╭─ Records to use
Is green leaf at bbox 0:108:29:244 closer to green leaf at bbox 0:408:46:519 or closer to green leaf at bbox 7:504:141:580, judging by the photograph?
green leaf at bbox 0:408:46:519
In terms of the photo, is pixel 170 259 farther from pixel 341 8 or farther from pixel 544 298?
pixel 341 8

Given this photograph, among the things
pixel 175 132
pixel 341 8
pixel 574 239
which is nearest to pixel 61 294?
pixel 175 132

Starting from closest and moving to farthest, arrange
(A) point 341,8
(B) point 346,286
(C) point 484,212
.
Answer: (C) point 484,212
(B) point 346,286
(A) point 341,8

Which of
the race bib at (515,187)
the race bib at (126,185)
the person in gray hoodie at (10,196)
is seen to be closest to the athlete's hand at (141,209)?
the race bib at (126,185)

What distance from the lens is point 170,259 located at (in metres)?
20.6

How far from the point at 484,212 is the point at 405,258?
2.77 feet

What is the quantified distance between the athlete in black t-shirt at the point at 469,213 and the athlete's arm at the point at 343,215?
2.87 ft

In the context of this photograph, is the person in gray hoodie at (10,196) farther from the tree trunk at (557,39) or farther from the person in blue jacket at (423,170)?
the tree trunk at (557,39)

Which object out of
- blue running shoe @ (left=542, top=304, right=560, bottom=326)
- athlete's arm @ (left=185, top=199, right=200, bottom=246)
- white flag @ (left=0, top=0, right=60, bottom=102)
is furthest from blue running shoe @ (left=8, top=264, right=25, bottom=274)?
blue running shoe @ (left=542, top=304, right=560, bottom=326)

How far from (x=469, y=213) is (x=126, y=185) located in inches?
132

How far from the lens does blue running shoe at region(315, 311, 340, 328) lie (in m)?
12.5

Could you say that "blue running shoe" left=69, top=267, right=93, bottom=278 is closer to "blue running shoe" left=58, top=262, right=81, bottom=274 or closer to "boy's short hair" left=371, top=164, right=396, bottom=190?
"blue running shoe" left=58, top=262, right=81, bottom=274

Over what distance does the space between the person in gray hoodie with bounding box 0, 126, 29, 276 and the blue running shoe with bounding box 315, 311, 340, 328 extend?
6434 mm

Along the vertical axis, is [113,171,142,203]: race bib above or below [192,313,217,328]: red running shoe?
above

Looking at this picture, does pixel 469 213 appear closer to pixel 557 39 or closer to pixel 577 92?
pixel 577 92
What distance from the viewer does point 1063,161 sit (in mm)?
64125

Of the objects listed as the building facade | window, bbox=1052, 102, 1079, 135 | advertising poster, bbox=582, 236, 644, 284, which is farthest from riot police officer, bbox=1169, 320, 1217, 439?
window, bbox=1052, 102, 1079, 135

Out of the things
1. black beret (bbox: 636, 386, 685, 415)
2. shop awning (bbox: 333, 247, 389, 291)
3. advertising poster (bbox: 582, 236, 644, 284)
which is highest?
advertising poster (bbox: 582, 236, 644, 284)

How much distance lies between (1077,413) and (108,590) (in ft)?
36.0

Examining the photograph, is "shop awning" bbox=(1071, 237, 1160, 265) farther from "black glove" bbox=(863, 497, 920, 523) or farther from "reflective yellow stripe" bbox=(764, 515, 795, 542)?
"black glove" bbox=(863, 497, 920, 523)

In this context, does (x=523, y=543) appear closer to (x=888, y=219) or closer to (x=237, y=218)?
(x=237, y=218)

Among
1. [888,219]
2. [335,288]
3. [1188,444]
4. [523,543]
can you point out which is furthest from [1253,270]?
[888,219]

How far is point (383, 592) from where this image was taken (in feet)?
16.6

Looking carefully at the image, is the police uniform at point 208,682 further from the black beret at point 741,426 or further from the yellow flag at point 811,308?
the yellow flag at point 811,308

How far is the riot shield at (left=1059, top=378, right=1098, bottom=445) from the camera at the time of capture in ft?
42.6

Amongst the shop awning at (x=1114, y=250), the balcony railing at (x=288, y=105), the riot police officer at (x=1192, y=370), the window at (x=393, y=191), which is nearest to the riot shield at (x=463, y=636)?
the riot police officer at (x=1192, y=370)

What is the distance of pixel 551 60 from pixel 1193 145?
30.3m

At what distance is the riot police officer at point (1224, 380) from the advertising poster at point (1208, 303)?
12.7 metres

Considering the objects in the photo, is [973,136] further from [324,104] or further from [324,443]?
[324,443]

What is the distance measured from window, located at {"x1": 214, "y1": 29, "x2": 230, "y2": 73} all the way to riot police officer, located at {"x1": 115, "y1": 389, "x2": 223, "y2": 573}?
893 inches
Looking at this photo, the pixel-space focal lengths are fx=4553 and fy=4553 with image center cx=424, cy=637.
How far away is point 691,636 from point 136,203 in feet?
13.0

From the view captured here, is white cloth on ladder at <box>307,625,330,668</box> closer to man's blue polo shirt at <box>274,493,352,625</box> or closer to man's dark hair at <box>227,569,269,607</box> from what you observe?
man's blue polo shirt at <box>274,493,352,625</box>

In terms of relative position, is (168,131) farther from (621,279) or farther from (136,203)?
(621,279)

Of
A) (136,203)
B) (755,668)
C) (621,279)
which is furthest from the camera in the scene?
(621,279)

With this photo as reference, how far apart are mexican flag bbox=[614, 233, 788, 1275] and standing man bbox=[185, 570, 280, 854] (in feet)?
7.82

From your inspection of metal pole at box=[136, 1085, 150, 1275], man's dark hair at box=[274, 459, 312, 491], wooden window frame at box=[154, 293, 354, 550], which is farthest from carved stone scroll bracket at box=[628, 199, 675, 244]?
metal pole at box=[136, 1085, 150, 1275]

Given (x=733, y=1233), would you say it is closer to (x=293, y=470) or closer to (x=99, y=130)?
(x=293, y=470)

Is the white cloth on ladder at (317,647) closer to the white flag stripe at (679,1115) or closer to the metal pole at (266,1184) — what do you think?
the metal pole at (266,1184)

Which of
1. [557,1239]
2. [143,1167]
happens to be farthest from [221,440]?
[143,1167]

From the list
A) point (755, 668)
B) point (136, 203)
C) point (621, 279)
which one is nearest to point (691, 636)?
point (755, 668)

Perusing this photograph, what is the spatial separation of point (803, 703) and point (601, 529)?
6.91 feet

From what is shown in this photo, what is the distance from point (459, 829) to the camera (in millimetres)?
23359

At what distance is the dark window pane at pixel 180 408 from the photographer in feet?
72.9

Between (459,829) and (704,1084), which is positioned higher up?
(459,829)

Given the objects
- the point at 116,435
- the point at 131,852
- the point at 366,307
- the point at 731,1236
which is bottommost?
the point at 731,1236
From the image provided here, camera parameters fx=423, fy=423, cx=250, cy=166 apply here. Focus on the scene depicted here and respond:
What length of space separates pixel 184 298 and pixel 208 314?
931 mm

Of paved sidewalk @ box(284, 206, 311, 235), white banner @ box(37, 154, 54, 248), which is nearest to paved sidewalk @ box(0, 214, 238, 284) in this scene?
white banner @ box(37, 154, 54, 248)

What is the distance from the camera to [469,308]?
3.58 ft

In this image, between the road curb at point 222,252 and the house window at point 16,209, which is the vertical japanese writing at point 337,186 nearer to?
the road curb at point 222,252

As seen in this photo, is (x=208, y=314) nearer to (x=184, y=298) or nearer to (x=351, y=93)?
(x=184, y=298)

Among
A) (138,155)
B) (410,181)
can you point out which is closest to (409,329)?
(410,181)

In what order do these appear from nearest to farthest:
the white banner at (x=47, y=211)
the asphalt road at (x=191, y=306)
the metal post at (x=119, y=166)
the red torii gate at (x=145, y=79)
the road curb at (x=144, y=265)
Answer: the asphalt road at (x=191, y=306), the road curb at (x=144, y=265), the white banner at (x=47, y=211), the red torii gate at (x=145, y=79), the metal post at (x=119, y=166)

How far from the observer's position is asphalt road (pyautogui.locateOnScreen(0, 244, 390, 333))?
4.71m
╰─
## Instructions for the task
Convert every line of the records above into a JSON list of strings, with one string for each line and blank lines left out.

## Output
[
  "Is green leaf at bbox 0:108:29:244 closer to green leaf at bbox 0:408:46:519 or closer to green leaf at bbox 7:504:141:580, judging by the photograph?",
  "green leaf at bbox 0:408:46:519",
  "In terms of the photo, is pixel 170 259 farther from pixel 341 8 or farther from pixel 544 298?",
  "pixel 341 8",
  "Given this photograph, among the things",
  "pixel 175 132",
  "pixel 341 8",
  "pixel 574 239",
  "which is nearest to pixel 61 294?",
  "pixel 175 132",
  "Starting from closest and moving to farthest, arrange",
  "(A) point 341,8",
  "(B) point 346,286",
  "(C) point 484,212",
  ".",
  "Answer: (C) point 484,212",
  "(B) point 346,286",
  "(A) point 341,8",
  "Which of",
  "the race bib at (515,187)",
  "the race bib at (126,185)",
  "the person in gray hoodie at (10,196)",
  "is seen to be closest to the athlete's hand at (141,209)?",
  "the race bib at (126,185)",
  "What distance from the lens is point 170,259 located at (in metres)?",
  "20.6",
  "How far from the point at 484,212 is the point at 405,258?",
  "2.77 feet",
  "What is the quantified distance between the athlete in black t-shirt at the point at 469,213 and the athlete's arm at the point at 343,215?",
  "2.87 ft",
  "In the context of this photograph, is the person in gray hoodie at (10,196) farther from the tree trunk at (557,39) or farther from the person in blue jacket at (423,170)?",
  "the tree trunk at (557,39)",
  "Which object out of",
  "- blue running shoe @ (left=542, top=304, right=560, bottom=326)",
  "- athlete's arm @ (left=185, top=199, right=200, bottom=246)",
  "- white flag @ (left=0, top=0, right=60, bottom=102)",
  "is furthest from blue running shoe @ (left=8, top=264, right=25, bottom=274)?",
  "blue running shoe @ (left=542, top=304, right=560, bottom=326)",
  "How far from (x=469, y=213) is (x=126, y=185) located in inches?",
  "132",
  "How far from the lens does blue running shoe at region(315, 311, 340, 328) lie (in m)?",
  "12.5",
  "Could you say that \"blue running shoe\" left=69, top=267, right=93, bottom=278 is closer to \"blue running shoe\" left=58, top=262, right=81, bottom=274 or closer to \"boy's short hair\" left=371, top=164, right=396, bottom=190?",
  "\"blue running shoe\" left=58, top=262, right=81, bottom=274",
  "Over what distance does the space between the person in gray hoodie with bounding box 0, 126, 29, 276 and the blue running shoe with bounding box 315, 311, 340, 328 extend?",
  "6434 mm",
  "Along the vertical axis, is [113,171,142,203]: race bib above or below [192,313,217,328]: red running shoe?",
  "above",
  "Looking at this picture, does pixel 469 213 appear closer to pixel 557 39 or closer to pixel 577 92?",
  "pixel 577 92",
  "What distance from the viewer does point 1063,161 sit (in mm)?",
  "64125",
  "Of the objects listed as the building facade | window, bbox=1052, 102, 1079, 135 | advertising poster, bbox=582, 236, 644, 284, which is farthest from riot police officer, bbox=1169, 320, 1217, 439?",
  "window, bbox=1052, 102, 1079, 135",
  "Out of the things",
  "1. black beret (bbox: 636, 386, 685, 415)",
  "2. shop awning (bbox: 333, 247, 389, 291)",
  "3. advertising poster (bbox: 582, 236, 644, 284)",
  "which is highest?",
  "advertising poster (bbox: 582, 236, 644, 284)",
  "How much distance lies between (1077,413) and (108,590) (in ft)?",
  "36.0",
  "Examining the photograph, is \"shop awning\" bbox=(1071, 237, 1160, 265) farther from \"black glove\" bbox=(863, 497, 920, 523) or farther from \"reflective yellow stripe\" bbox=(764, 515, 795, 542)?",
  "\"black glove\" bbox=(863, 497, 920, 523)",
  "In this context, does (x=523, y=543) appear closer to (x=888, y=219) or closer to (x=237, y=218)?",
  "(x=237, y=218)",
  "Among",
  "1. [888,219]",
  "2. [335,288]",
  "3. [1188,444]",
  "4. [523,543]",
  "can you point out which is furthest from [1253,270]?",
  "[888,219]",
  "How far is point (383, 592) from where this image was taken (in feet)?",
  "16.6",
  "Looking carefully at the image, is the police uniform at point 208,682 further from the black beret at point 741,426 or further from the yellow flag at point 811,308?",
  "the yellow flag at point 811,308",
  "How far is the riot shield at (left=1059, top=378, right=1098, bottom=445) from the camera at the time of capture in ft?",
  "42.6",
  "Amongst the shop awning at (x=1114, y=250), the balcony railing at (x=288, y=105), the riot police officer at (x=1192, y=370), the window at (x=393, y=191), which is nearest to the riot shield at (x=463, y=636)?",
  "the riot police officer at (x=1192, y=370)",
  "What is the distance of pixel 551 60 from pixel 1193 145?",
  "30.3m",
  "At what distance is the riot police officer at point (1224, 380) from the advertising poster at point (1208, 303)?",
  "12.7 metres",
  "Considering the objects in the photo, is [973,136] further from [324,104] or further from [324,443]?",
  "[324,443]",
  "What is the distance measured from window, located at {\"x1\": 214, \"y1\": 29, \"x2\": 230, \"y2\": 73} all the way to riot police officer, located at {\"x1\": 115, \"y1\": 389, \"x2\": 223, \"y2\": 573}?",
  "893 inches",
  "Looking at this photo, the pixel-space focal lengths are fx=4553 and fy=4553 with image center cx=424, cy=637.",
  "How far away is point 691,636 from point 136,203 in feet?",
  "13.0",
  "From the view captured here, is white cloth on ladder at <box>307,625,330,668</box> closer to man's blue polo shirt at <box>274,493,352,625</box> or closer to man's dark hair at <box>227,569,269,607</box> from what you observe?",
  "man's blue polo shirt at <box>274,493,352,625</box>",
  "In terms of relative position, is (168,131) farther from (621,279) or farther from (136,203)?",
  "(621,279)",
  "Of",
  "A) (136,203)",
  "B) (755,668)",
  "C) (621,279)",
  "which is furthest from the camera in the scene?",
  "(621,279)",
  "With this photo as reference, how far apart are mexican flag bbox=[614, 233, 788, 1275] and standing man bbox=[185, 570, 280, 854] (in feet)?",
  "7.82",
  "From your inspection of metal pole at box=[136, 1085, 150, 1275], man's dark hair at box=[274, 459, 312, 491], wooden window frame at box=[154, 293, 354, 550], which is farthest from carved stone scroll bracket at box=[628, 199, 675, 244]?",
  "metal pole at box=[136, 1085, 150, 1275]",
  "Given (x=733, y=1233), would you say it is closer to (x=293, y=470) or closer to (x=99, y=130)?",
  "(x=293, y=470)",
  "Is the white cloth on ladder at (317,647) closer to the white flag stripe at (679,1115) or closer to the metal pole at (266,1184) — what do you think?",
  "the metal pole at (266,1184)",
  "Which of",
  "1. [557,1239]",
  "2. [143,1167]",
  "happens to be farthest from [221,440]?",
  "[143,1167]",
  "From the list",
  "A) point (755, 668)",
  "B) point (136, 203)",
  "C) point (621, 279)",
  "which one is nearest to point (691, 636)?",
  "point (755, 668)",
  "Perusing this photograph, what is the spatial separation of point (803, 703) and point (601, 529)?",
  "6.91 feet",
  "From what is shown in this photo, what is the distance from point (459, 829) to the camera (in millimetres)?",
  "23359",
  "At what distance is the dark window pane at pixel 180 408 from the photographer in feet?",
  "72.9",
  "Between (459,829) and (704,1084), which is positioned higher up?",
  "(459,829)",
  "Given the objects",
  "- the point at 116,435",
  "- the point at 131,852",
  "- the point at 366,307",
  "- the point at 731,1236",
  "which is bottommost?",
  "the point at 731,1236",
  "From the image provided here, camera parameters fx=423, fy=423, cx=250, cy=166 apply here. Focus on the scene depicted here and respond:",
  "What length of space separates pixel 184 298 and pixel 208 314?",
  "931 mm",
  "Of paved sidewalk @ box(284, 206, 311, 235), white banner @ box(37, 154, 54, 248), which is nearest to paved sidewalk @ box(0, 214, 238, 284) in this scene?",
  "white banner @ box(37, 154, 54, 248)",
  "What is the distance from the camera to [469,308]?",
  "3.58 ft",
  "In this image, between the road curb at point 222,252 and the house window at point 16,209, which is the vertical japanese writing at point 337,186 nearer to?",
  "the road curb at point 222,252",
  "As seen in this photo, is (x=208, y=314) nearer to (x=184, y=298) or nearer to (x=351, y=93)?",
  "(x=184, y=298)",
  "Among",
  "A) (138,155)",
  "B) (410,181)",
  "can you point out which is closest to (409,329)?",
  "(410,181)",
  "In what order do these appear from nearest to farthest:",
  "the white banner at (x=47, y=211)",
  "the asphalt road at (x=191, y=306)",
  "the metal post at (x=119, y=166)",
  "the red torii gate at (x=145, y=79)",
  "the road curb at (x=144, y=265)",
  "Answer: the asphalt road at (x=191, y=306), the road curb at (x=144, y=265), the white banner at (x=47, y=211), the red torii gate at (x=145, y=79), the metal post at (x=119, y=166)",
  "How far from the observer's position is asphalt road (pyautogui.locateOnScreen(0, 244, 390, 333))?",
  "4.71m"
]